**WHAT TO WORK ON**
#1 Could you restate the lung cancer study summary, everything from "Purpose of the" down to "and hub genes.", substituting "computational workflow" for "bioinformatic pipeline"?
#2 Can you condense the paragraph of the lung cancer study summary that begins "Main Methods" into one sentence that keeps its main facts?
#3 Can you carry on the lung cancer study summary from its last line?

(Beginning of SELECTED EXCERPT)

Purpose of the Study:

  • To identify general and specific deregulated tumor genes and TFs in lung cancer compared to two other cancer types.
  • To uncover common and unique molecular patterns and regulatory networks across different cancers.
  • To identify potential biomarkers for general tumors and specifically for lung cancer.

Main Methods:

  • Analysis of twenty microarray datasets using a bioinformatic pipeline.
  • Identification of differentially expressed genes (DEGs) and hub genes.
  • Construction of coexpression networks and enrichment analysis (DAVID, oPOSSUM).
  • Kaplan-Meier survival analysis for identified TFs.

Main Results:

  • Identified numerous deregulated TFs common to multiple cancers and specific to lung cancer.

(End of SELECTED EXCERPT)
(Beginning of RECORDS PROVIDED)

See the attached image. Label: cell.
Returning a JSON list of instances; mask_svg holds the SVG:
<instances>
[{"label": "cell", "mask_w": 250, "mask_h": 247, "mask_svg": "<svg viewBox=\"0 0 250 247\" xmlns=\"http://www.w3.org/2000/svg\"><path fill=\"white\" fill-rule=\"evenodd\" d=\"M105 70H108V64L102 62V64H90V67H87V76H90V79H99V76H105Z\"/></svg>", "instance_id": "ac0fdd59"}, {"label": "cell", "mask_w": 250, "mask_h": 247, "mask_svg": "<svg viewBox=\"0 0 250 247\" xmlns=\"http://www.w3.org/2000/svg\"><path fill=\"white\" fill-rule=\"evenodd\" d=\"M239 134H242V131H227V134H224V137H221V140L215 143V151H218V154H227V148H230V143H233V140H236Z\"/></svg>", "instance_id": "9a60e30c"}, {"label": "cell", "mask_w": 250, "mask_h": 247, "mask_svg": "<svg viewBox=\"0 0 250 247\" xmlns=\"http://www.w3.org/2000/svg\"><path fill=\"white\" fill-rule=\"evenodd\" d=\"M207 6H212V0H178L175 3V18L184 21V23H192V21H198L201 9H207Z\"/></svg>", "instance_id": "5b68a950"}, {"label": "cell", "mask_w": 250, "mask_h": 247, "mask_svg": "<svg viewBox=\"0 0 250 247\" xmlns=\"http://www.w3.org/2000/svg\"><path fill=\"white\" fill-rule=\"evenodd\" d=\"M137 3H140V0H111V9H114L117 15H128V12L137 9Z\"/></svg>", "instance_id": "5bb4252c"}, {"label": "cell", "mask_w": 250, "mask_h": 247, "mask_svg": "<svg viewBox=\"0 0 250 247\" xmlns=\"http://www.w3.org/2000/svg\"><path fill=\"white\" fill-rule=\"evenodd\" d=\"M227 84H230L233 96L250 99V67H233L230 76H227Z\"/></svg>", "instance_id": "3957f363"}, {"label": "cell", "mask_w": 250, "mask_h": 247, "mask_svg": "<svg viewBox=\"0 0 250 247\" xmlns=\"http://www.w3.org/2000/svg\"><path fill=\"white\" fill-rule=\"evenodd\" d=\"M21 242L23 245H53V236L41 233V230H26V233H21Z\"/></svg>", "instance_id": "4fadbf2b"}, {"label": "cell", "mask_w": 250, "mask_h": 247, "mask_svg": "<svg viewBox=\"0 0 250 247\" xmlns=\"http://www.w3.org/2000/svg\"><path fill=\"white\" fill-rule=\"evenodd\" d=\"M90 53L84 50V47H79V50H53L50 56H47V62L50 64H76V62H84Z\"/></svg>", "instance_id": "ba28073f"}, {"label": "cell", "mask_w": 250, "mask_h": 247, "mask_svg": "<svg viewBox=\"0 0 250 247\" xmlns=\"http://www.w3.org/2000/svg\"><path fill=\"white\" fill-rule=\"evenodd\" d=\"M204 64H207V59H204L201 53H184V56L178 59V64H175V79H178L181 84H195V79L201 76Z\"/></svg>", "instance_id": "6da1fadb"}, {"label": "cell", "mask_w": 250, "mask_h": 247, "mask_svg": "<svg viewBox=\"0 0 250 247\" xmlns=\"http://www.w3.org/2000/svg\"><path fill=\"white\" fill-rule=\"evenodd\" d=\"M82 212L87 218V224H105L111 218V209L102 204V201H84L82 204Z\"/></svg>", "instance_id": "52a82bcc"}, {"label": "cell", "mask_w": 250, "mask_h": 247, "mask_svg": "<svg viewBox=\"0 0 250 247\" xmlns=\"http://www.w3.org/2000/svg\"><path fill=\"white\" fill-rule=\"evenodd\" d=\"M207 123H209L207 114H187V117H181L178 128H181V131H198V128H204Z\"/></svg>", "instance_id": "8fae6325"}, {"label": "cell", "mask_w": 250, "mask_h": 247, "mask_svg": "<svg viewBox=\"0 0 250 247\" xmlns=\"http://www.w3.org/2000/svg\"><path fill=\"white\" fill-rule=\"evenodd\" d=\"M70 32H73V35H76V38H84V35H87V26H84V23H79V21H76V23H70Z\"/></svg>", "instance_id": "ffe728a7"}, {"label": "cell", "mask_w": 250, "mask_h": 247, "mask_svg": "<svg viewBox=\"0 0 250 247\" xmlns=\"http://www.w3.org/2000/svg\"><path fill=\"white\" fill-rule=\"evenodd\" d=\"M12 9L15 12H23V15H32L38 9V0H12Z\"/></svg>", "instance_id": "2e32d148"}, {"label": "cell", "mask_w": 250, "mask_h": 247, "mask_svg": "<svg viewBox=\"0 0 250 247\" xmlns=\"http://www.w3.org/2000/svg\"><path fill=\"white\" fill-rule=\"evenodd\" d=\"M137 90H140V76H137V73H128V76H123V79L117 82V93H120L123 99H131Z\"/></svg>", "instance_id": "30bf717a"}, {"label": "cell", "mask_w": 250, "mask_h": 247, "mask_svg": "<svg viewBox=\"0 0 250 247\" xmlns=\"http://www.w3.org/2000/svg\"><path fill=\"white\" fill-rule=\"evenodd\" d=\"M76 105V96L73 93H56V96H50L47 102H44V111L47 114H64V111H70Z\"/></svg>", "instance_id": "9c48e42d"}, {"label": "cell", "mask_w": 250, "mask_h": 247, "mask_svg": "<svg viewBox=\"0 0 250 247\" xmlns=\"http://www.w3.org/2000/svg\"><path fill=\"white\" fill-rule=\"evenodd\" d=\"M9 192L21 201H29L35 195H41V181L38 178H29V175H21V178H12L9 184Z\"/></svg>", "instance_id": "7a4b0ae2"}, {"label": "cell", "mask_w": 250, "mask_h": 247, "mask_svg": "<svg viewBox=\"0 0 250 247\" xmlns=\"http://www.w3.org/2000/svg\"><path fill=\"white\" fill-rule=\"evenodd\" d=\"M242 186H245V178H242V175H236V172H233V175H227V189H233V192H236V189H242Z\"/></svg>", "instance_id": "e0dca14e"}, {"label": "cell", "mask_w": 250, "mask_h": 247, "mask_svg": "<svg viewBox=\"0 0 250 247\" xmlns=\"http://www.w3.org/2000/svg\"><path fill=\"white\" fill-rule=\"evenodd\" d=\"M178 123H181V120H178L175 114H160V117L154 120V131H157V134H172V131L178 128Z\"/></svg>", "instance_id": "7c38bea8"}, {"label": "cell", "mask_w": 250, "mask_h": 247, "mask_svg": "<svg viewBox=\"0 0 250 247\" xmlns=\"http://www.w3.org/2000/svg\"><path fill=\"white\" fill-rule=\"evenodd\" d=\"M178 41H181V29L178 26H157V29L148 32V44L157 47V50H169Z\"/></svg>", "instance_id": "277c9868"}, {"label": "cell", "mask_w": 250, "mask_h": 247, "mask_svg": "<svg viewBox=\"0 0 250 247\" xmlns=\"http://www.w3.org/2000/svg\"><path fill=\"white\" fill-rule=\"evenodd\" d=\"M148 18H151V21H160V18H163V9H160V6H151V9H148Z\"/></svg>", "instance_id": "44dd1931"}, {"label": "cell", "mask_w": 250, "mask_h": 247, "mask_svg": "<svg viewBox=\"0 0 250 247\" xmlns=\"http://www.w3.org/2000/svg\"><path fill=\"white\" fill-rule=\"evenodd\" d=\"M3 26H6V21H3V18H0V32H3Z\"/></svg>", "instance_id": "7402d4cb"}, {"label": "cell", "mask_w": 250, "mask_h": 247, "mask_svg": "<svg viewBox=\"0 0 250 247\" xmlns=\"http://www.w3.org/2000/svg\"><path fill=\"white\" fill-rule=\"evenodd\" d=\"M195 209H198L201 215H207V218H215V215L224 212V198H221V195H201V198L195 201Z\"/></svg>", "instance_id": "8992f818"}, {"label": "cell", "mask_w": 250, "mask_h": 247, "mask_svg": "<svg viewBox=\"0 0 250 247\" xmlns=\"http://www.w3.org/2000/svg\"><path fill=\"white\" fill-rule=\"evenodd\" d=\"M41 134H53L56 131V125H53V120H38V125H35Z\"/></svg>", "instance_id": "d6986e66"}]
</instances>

(End of RECORDS PROVIDED)

**WRITTEN ANSWERS**
#1
Purpose of the Study:

  • To identify general and specific deregulated tumor genes and TFs in lung cancer compared to two other cancer types.
  • To uncover common and unique molecular patterns and regulatory networks across different cancers.
  • To identify potential biomarkers for general tumors and specifically for lung cancer.

Main Methods:

  • Analysis of twenty microarray datasets using a computational workflow.
  • Identification of differentially expressed genes (DEGs) and hub genes.

#2 The study analyzed twenty microarray datasets with a bioinformatic pipeline, identified differentially expressed genes (DEGs) and hub genes, built coexpression networks with enrichment analysis (DAVID, oPOSSUM), and ran Kaplan-Meier survival analysis on the identified TFs.

#3
  • Revealed common connectivity patterns in coexpression networks between lung and other cancers.
  • Discovered thirteen TFs significantly associated with lung cancer patient survival.
  • Identified two TF networks regulating gene expression in lung and breast cancer.

Conclusions:

  • A coregulatory network of TFs is implicated in the hallmarks of cancer.
  • Lung cancer exhibits unique genes and TFs coexpressed during tumorigenesis.
  • The study identified a regulatory 'metafirm' for cancer, both general and lung-specific, highlighting the heterogeneity of cancer.